■ **PAGE EXTRACT**
** START **
I am indeed blessed.  There's nothing in the world I would rather do.  I wouldn't trade my life for anything.  You can keep your trip around the world, rewarding career, or lots of money.  I don't need to make a name for myself or even have a fantastic social life.  I love being a mom.  It is the hardest job I've ever done, but I would be loathe to part with it, even in spite of the (very) early morning wake up calls, the endless diapers, the difficulty in getting anything accomplished because of chasing a very active toddler around all day.  I love my son, and I love being his mother.

I am content.


Friday, May 9, 2014

A Long-Distance Bargain

I mentioned in my last post that we wanted to get Caleb one of those turtle sandboxes for his birthday.  In fact, Kmart had one advertised for $24.99 some time ago, a cheap version of the Tikes brand.  I had gone to the store to look at it, but I was with Caleb, and I wasn't even going to attempt to try to put it into the car by myself.  It was very doubtful that it would even fit into the car.

My parents are coming up tomorrow, and my mom's car is a lot roomier, so I had asked if we could use the car to run to Kmart and get the sandbox.  My dad called with a better idea.  Since he is dropping my mom off here (she is staying a week, but he's heading home), he offered to go to Kmart back at my old home and bring it back in time for Caleb's party.

I really didn't want him to go to the trouble, but he said it was no trouble, so off he and my mom went to Kmart.

Now would be a good time to mention that I am pretty good at getting bargains.  In fact, both my former coworkers and students knew about my good deals.  My dad usually stands amazed at the deals that I find, and mind you, it is not thrift store stuff.  It is always brand new.  I have actually never bought anything from a thrift store.  (I have nothing against thrift stores.  I am simply not a good thrift store shopper, believe it or not.)

My parents walked into Kmart and asked an employee whereabouts the sandboxes would be.  The store employee said something like, "Oh, those things?  They've been there for years.  They're not all in good shape.  I'll sell it to you for $5."

My dad called me and told me right away, while still in Kmart, and said he'd check them out to see if he could get one in good condition.  I couldn't believe it.  $5?

My poor dad had to climb over some rocks and I know not what to get to the sandboxes, but aside from being a little dirty (they were outside in the garden center), they were in excellent shape.

The same employee proceeded to instruct the cashier to ring the item up for $5.
** END **
■ **TASK LIST**
A. In the blog post, what price did the Kmart employee offer to sell the sandbox for?
B. Reproduce the part of the blog post from "My dad called me" to "item up for $5." word for word.
The records below the blog post come from a different source.

■ **MATERIAL SUPPLIED**
** START **
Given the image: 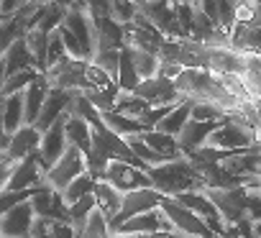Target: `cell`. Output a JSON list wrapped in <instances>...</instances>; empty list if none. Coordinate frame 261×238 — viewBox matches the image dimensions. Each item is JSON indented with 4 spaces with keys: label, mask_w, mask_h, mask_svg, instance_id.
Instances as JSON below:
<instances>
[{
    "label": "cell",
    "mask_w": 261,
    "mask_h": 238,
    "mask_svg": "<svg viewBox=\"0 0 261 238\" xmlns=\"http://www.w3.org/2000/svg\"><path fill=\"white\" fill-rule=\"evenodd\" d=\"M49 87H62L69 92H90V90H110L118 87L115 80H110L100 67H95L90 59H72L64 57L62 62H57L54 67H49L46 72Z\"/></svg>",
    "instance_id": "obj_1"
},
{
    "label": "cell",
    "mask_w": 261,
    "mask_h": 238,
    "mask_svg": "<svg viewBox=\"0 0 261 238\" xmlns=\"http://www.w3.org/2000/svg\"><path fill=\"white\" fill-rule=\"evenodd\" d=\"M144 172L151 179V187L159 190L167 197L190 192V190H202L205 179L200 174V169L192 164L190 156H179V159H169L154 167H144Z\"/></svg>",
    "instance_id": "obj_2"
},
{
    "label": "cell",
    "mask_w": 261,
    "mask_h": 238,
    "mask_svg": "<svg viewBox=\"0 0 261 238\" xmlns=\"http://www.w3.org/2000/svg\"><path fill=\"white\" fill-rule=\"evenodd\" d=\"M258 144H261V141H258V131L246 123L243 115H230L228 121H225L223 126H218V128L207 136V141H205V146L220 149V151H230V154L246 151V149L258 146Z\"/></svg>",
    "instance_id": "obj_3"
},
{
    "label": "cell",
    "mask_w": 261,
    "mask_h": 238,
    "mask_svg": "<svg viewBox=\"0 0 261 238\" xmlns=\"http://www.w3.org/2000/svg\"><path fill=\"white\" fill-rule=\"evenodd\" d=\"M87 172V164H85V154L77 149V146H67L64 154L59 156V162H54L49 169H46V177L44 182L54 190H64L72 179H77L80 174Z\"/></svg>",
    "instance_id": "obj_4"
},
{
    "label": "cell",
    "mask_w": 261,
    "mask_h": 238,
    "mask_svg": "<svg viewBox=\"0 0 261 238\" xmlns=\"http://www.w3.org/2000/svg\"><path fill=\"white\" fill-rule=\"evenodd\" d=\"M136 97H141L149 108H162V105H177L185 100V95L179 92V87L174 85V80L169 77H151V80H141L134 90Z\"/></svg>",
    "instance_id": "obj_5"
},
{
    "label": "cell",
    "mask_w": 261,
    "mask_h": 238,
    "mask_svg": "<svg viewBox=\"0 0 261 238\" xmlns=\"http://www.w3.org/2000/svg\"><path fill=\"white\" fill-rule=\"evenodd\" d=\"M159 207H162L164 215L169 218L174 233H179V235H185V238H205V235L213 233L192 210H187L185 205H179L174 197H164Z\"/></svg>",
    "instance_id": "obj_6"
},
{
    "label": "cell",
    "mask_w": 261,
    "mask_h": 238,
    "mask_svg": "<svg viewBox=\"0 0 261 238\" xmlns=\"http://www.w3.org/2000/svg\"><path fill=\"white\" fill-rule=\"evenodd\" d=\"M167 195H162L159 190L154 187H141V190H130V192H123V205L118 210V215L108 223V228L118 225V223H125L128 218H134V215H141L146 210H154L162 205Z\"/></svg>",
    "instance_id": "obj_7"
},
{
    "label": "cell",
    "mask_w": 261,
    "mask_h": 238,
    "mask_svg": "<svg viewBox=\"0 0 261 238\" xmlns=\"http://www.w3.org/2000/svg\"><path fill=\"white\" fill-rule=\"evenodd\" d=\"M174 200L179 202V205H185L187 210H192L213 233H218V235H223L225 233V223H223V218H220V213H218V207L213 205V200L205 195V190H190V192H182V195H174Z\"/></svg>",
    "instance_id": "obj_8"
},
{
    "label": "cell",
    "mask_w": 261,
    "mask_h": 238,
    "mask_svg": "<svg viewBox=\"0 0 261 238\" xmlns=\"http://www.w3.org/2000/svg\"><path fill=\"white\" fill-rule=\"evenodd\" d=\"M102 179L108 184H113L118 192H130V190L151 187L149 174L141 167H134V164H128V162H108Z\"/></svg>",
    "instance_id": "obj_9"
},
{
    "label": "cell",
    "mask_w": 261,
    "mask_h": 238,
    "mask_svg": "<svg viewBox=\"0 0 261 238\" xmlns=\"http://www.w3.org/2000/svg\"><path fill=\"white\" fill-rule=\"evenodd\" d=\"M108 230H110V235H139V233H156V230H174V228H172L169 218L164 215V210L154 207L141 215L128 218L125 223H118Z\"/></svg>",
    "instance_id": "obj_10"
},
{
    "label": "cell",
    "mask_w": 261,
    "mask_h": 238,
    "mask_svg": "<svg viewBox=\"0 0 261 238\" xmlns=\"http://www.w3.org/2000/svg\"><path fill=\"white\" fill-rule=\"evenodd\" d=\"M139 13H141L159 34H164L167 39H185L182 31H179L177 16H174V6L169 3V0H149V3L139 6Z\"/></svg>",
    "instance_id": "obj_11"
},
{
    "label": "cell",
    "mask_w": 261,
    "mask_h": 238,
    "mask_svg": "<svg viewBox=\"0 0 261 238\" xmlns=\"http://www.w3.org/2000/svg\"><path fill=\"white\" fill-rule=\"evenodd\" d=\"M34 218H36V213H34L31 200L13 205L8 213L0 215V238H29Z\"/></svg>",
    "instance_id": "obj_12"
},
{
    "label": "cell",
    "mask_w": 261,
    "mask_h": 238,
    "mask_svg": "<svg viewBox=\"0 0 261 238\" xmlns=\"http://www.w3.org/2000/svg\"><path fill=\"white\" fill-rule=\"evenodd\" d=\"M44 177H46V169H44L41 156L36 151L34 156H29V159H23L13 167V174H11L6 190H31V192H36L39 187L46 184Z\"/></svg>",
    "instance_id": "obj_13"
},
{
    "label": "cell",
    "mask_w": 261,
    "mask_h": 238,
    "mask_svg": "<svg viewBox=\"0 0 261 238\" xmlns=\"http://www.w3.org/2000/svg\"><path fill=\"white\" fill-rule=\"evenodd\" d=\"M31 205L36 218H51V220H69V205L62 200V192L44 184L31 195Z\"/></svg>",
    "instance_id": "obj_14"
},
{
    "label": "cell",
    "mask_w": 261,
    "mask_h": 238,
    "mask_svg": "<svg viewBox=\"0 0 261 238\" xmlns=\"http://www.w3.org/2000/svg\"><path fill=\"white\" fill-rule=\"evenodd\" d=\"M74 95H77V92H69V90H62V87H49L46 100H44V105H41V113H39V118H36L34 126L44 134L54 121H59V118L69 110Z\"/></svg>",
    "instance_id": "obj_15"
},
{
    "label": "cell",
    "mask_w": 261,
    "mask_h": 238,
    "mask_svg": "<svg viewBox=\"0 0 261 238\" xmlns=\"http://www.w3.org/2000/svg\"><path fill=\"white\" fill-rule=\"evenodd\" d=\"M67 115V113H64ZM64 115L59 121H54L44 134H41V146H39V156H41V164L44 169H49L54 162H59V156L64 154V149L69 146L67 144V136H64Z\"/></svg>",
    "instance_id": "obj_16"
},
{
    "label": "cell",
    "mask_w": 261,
** END **
■ **EXPECTED RESULTS**
A. $5

B.
My dad called me and told me right away, while still in Kmart, and said he'd check them out to see if he could get one in good condition.  I couldn't believe it.  $5?

My poor dad had to climb over some rocks and I know not what to get to the sandboxes, but aside from being a little dirty (they were outside in the garden center), they were in excellent shape.

The same employee proceeded to instruct the cashier to ring the item up for $5.